There are a bunch of answers already. Here is one more way to do it. You are on the right track, but there is no need to complicate things by checking a diagonal element with the next element and so on. Just check each diagonal element with the first diagonal element. The moment you find a difference, you stop checking!

 public static void checkDiagonal(int[][] array){

     // Start with the assumption that both diagonals are consistent.
     boolean majorConsistent = true; 
     boolean minorConsistent = true;

     int length = array.length;

     int tempMajor = array[0][0];        // all elements in the Major must be equal to this
     int tempMinor = array[0][length-1]; // all elements in the Minor must be equal to this

     // Check major diagonal, and update the boolean if our assumption is wrong.
     for(int i=0; i<length; i++){ 
         if (array[i][i] != tempMajor) { //(0,0);(1,1);(3,3);...
             majorConsistent = false;
             break;
         }
     }

     // Check minor diagonal, and update the boolean if our assumption is wrong.
     for(int i=0,j=length-1; i<length; i++,j--){
         if (array[i][j] != tempMinor) { //(0,7);(1,6);(2,5);...
             minorConsistent = false;
             break;
         }
     }

     System.out.println("Major elements all same = "+majorConsistent);
     System.out.println("Minor elements all same = "+minorConsistent);

 }

This way you are still doing both the checks in O(n) and you don't need nested for loops! Note that you can refine this code to remove redundancy ie have a single for loop, etc.

Answer 2

If you are using Java 8 then you could potentially do this with streams rather than iterating through the values manually. That might be a more direct approach than checking against previous values.

if (IntStream.range(0, size).map(n -> array[n][n]).allMatch(n -> n == 0)) {
}

if (IntStream.range(0, size).map(n -> array[n][size-n-1]).allMatch(n -> n == 1)) {
}

Answer 3

The error probably comes from the fact that you loop while row < array.length but you index into array[row+1]. This will result in an out of bounds exception.

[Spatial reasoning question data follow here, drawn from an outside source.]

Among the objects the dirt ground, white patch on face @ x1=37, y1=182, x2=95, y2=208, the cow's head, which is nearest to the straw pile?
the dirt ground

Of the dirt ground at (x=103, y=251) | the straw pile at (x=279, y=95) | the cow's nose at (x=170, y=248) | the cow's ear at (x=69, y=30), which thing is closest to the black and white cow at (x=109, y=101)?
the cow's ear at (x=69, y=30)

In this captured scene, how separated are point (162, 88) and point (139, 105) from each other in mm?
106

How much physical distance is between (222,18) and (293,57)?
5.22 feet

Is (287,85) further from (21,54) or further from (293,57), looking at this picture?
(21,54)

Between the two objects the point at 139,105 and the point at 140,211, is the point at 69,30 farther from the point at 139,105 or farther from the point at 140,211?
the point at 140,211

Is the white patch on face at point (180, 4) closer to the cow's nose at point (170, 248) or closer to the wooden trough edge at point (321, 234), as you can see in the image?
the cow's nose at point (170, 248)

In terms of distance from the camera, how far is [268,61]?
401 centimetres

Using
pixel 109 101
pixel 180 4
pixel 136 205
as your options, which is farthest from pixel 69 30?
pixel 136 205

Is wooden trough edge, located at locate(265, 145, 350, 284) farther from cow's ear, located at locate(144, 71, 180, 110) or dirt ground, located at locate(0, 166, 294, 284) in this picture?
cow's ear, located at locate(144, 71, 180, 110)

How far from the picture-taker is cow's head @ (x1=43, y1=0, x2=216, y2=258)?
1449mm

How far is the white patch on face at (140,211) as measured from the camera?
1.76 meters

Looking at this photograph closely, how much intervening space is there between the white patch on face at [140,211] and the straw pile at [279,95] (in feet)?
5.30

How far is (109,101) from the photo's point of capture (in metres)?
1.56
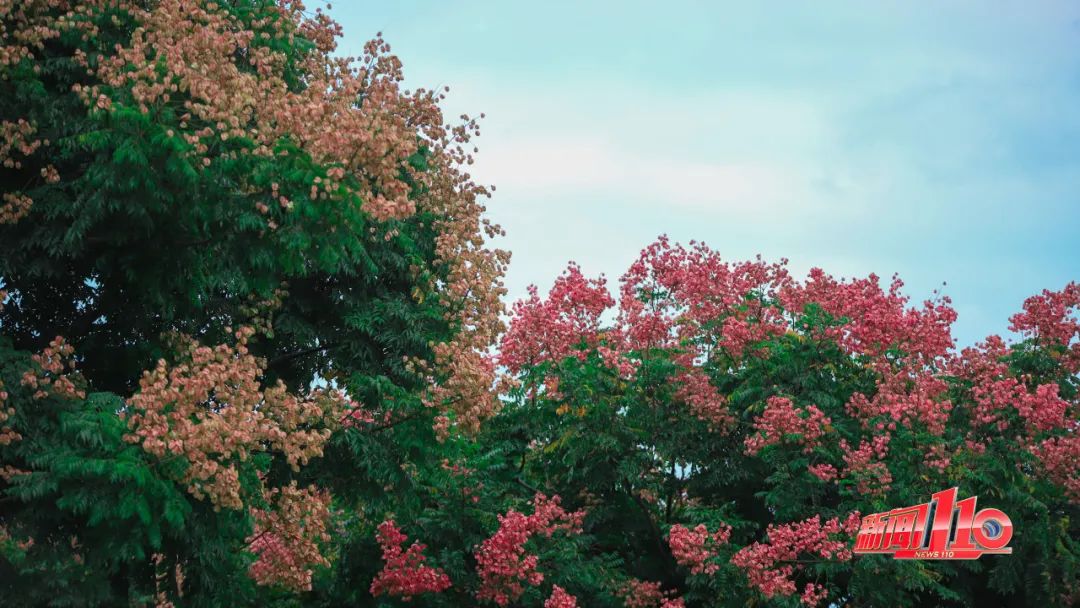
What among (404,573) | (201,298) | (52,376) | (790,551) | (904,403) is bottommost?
(404,573)

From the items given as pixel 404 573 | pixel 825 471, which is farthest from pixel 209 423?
pixel 825 471

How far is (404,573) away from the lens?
1450cm

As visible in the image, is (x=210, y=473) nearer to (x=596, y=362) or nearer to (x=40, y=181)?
(x=40, y=181)

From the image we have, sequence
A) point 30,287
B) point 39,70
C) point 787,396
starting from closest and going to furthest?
point 39,70, point 30,287, point 787,396

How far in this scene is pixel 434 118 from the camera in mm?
14609

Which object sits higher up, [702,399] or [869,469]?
[702,399]

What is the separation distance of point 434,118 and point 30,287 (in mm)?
5401

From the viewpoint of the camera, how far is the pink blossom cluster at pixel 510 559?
14312 millimetres

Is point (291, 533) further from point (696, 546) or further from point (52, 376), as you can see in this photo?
point (696, 546)

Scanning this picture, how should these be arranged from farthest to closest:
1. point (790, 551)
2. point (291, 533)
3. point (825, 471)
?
point (825, 471) < point (790, 551) < point (291, 533)

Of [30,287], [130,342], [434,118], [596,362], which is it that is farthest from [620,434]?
[30,287]

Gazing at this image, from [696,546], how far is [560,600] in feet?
6.26

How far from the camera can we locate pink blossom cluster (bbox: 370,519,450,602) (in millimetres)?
14383

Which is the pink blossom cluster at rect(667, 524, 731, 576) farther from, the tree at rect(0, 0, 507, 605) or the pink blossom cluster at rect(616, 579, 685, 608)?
the tree at rect(0, 0, 507, 605)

For checking the minor diagonal, try something similar:

int maxIndex = array.length - 1;
for(row = 0; row < maxIndex; row++){
  majDiag = row;
  if(array[row][maxIndex - row] != array[row+1][maxIndex - (row+1)]){
    isMatching = false;
    break;
  }
}

Answer 4

Some points about your method checkMajorDiagonal :

int majDiag;
boolean isMatching = true;
int row = 0;
for(row = 0; row < array.length; row++){
    majDiag = row;   //not being used anywhere
    if(array[row][row] != array[row+1][row+1]){ //out of bounds with row+1
        isMatching = false;
        break;
    }
}

You can remove the unused majDiag variable and change the loop code as

for(row = 0; row < array.length-1; row++)

Minor diagonal logic :

for(row = 0; row < array.length; row++){
  for(col = 0; col < array[i].length; col++){
         if(row+col==array[i].length){
                 array[row][col] // this would be your minor diagonal element row wise
  }
}

Answer 5

 int diagonalValue = 0;
 for(int i = 0; i < 8 ; i++){
    diagonalValue  = array[i][j];
  for(int j = 0; j < 8 ; j++)
      if(i==j){
          if(array[i][j]==diagonalValue){
            counter++;  
            } 
          else 
              break;
         }
  }
}
if(counter==8) // yes they are same else not

keep size of array ie 9 in a variable to make it loosely coupled.